The test.c application was compiled by each team member in this way (in a user-specific scratch space in the US NFS allocation) :
mpiicc –g -o testc-intelMPI test.c
To run the executable, we use:
mpirun -n 4 -perhost 1 -env I_MPI_FABRICS tcp -hostfile /nfs/<pathTo>/machines.LINUX ./testc-intelMPI
For the U.S based team members, the output is as follows:
Hello world: rank 0 of 4 running on <hostname1> Hello world: rank 1 of 4 running on <hostname2> Hello world: rank 2 of 4 running on <hostname3> Hello world: rank 3 of 4 running on <hostname4>
When my Russian team member executes this in the same manner, the segmentation fault message states:
/nfs/<pathTo>/intel-5.1.0.038/compilers_and_libraries_2016.0.079/linux/mpi/intel64/bin/mpirun: line 241: 7902 Segmentation fault (core dumped) mpiexec.hydra "$@" 0<&0
When using gdb, we learn the following:
Program received signal SIGSEGV, Segmentation fault. mfile_fn (arg=0x0, argv=0x49cdc8) at ../../ui/mpich/utils.c:448
We do not have the source files with this installation and are unable to inspect utils.c.

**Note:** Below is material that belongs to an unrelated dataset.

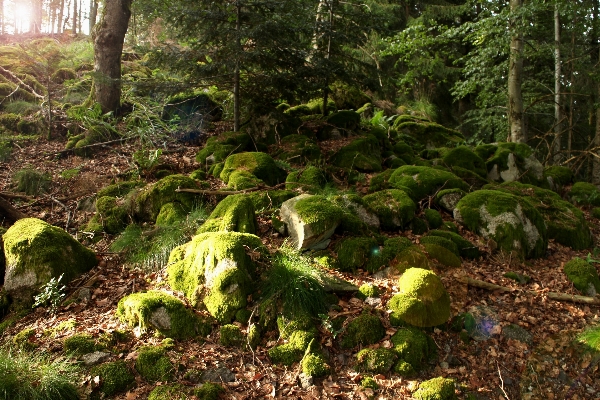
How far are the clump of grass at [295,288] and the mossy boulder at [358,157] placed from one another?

Conversely, to run on just the login node with:
mpirun -n 4 -perhost 1 ./testc-intelMPI
No segmentation fault happens:
Hello world: rank 0 of 4 running on <loginHostname> Hello world: rank 1 of 4 running on <loginHostname> Hello world: rank 2 of 4 running on <loginHostname> Hello world: rank 3 of 4 running on <loginHostname>
Let me know of any suggestions for how I can change the environment to enable my Russian team member to run this code correctly.
Hello Artem and others,
Thank you for your suggestion. We resolved the issue earlier today. The original execution by the team member had a typo; when repeated today with the '-v' option and the correct mpirun parameters, it ran as expected.